We all know that the Eskimo language has loads of words for snow, don't we? And that number grows with the telling: 10, 50, 100s, whatever. Pullum's acerbic little essay (essentially a review of Laura Martin's in-depth study of the claim) points out that (1) there is absolutely no evidence for the claim, and (2) even if it were true, it would be of no more interest than the fact that interior designers have names for shades of mauve. The main thrust of his essay, however, is that, even though Martin has comprehensively debunked this 'fact', it has been impossible to eradicate it from popular culture, or even from academic linguistic culture, because nobody ever checks their sources.
The theme underlying this whole collection of essays (reprinted from his TOPIC...COMMENT column in Natural Language and Linguistic Theory) is that of a shoddy level of scholarship in the discipline of linguistics: researchers who don't check their sources, and who fail to reference the literature, reviewers who don't know the literature, journals that don't copy edit where they should, and do copy edit where they shouldn't. The essays are acidly humorous, but since they are written for academic linguists, I am sure I missed many in-jokes. Still, they give a fascinating insight into another discipline, some wise thoughts on academic integrity that are generally applicable, and some wonderfully funny moments.
This is a collection of selected posts from The Language Log, a lively blog about grammar and more. Each entry is a short, pithy commentary on some aspect of grammar that has annoyed the authors.
For example, Geoff Pullum clearly has issues with Strunk and White:
Many of the entries are examples of poor grammar advice, as delivered by people who don’t know the real grammar of English. There is some interesting discussion on how grammar can be descriptive rather than prescriptive (having rules derived from how people actually use the language, rather than having a bunch of made-up rules that few people follow), whilst simultaneously allowing for grammatical errors (the derived rules are based on patterns of usage, not just single idiosyncratic events).

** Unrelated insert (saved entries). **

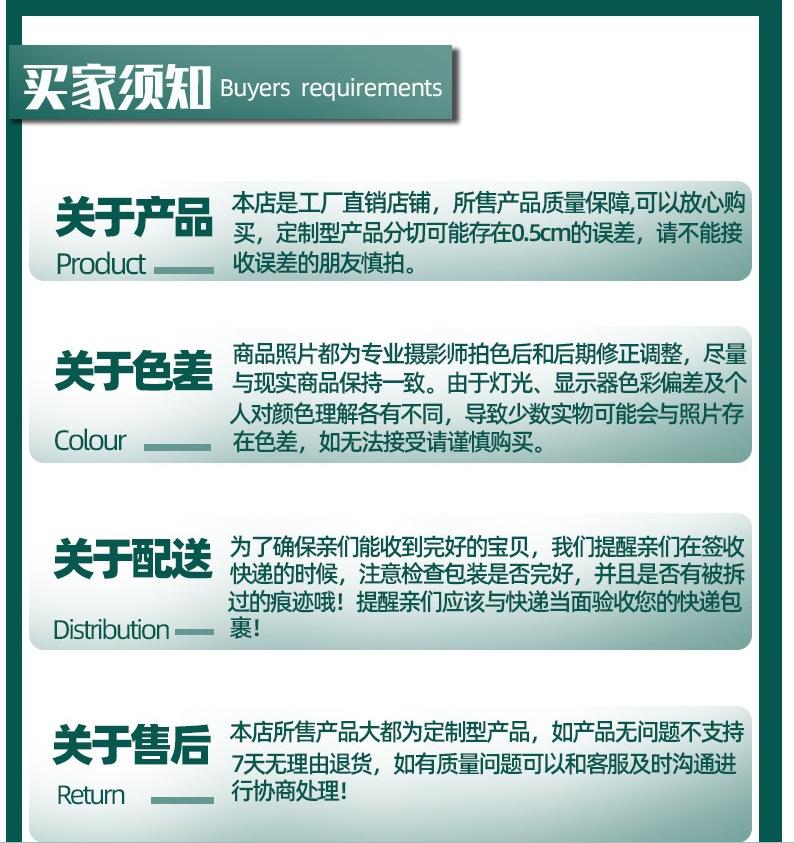 买家须知 Buyers requirements

关于产品
Product
本店是工厂直销店铺，所售产品质量保障,可以放心购买，定制型产品分切可能存在0.5cm的误差，请不能接收误差的朋友慎拍。

关于色差
Colour
商品照片都为专业摄影师拍色后和后期修正调整，尽量与现实商品保持一致。由于灯光、显示器色彩偏差及个人对颜色理解各有不同，导致少数实物可能会与照片存在色差，如无法接受请谨慎购买。

关于配送
Distribution
为了确保亲们能收到完好的宝贝，我们提醒亲们在签收快递的时候，注意检查包装是否完好，并且是否有被拆过的痕迹哦！提醒亲们应该与快递当面验收您的快递包裹！

关于售后
Return
本店所售产品大都为定制型产品，如产品无问题不支持7天无理由退货，如有质量问题可以和客服及时沟通进行协商处理！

Some of their advice I myself do not follow. For example, they talk of the “which-hunts”, where people are told that, for example, “the phone on the desk which is ringing” is grammatically incorrect, and should be “the phone on the desk that is ringing”. I’m not claiming that the “which” form is incorrect, but I do advise my students to use the “that” form, in order to clearly distinguish it from “the phone on the desk, which is ringing”. (The form without the comma indicates there are several phones on the desk, and I am referring to the one of them that is ringing; the form with the comma indicates there is a single phone on the desk, which, by the way, is ringing.) I advise my students to do this because many writers don’t seem to know that the comma in the sentence changes the meaning, and I think it is easier for them to get the right meaning if they consistently use “that” for one form, and restrict “which” for the other. But I don’t get angry about it.
Many of the entries here are quite technical, using grammatical terms that I wasn’t previously aware of. But it’s all written in a witty, trenchant style. It ends up with some entries on Dan Brown’s writing style, which I had come across before when reviewing the film of The Da Vinci Code, and was the main reason I bought this book (and didn’t buy the Dan Brown book!).